On a tight, well-targeted cold list with relevant copy, 5–15% is a healthy reply rate. Opted-in and warm audiences run much higher — 20% and up — because the consent and relationship are already there. Below 2% on a clean list usually signals a targeting or copy problem rather than a channel problem.
Why is my SMS response rate so much lower than my open rate?
Because being seen costs the recipient nothing while replying costs attention and a small commitment. A near-90% open with a single-digit reply rate is normal and expected. The gap is closed by relevance, tight targeting, and fast follow-up — not by trying to push the open rate any higher.
Does sending more texts raise my response rate?
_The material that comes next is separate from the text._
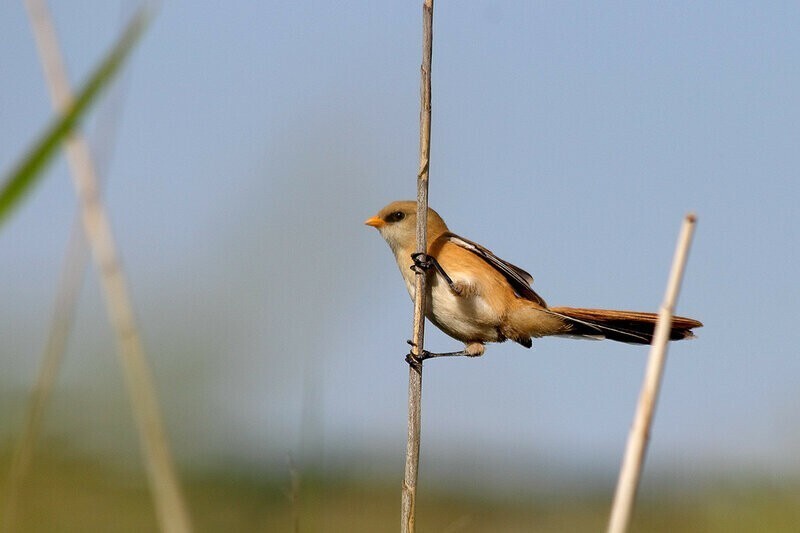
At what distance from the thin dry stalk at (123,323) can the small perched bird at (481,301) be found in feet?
6.58

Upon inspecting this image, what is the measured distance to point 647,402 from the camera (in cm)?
123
No — over-messaging the same list drives opt-outs and complaints, which raise carrier risk and lower future deliverability. More volume to a wider, looser list also dilutes relevance. Response rate climbs with better targeting and copy, and falls with frequency. Restraint is a performance lever on SMS.
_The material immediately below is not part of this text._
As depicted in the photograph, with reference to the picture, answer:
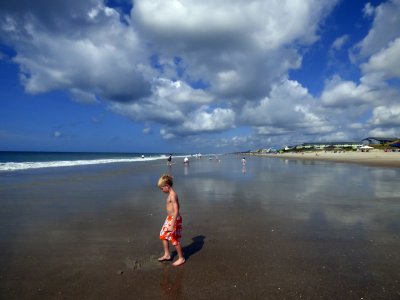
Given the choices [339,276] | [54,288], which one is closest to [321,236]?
[339,276]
Can buying a phone list improve my response rate?
Almost never. Scraped or purchased lists with no consent basis typically reply under 2% and generate complaints that get you filtered or worse. You also inherit legal exposure under the TCPA. A smaller list you can text on a sound legal basis beats a large one you can't every time.
The takeaway
The SMS response rate, not the open rate, is the number that pays — and 5–15% on a tight cold list is a realistic, healthy target. It moves on list quality, message relevance, and follow-up speed, and it falls when you over-message or text people with no consent basis. Read the gap between opens and replies honestly: it tells you whether your problem is delivery or relevance, and those need different fixes.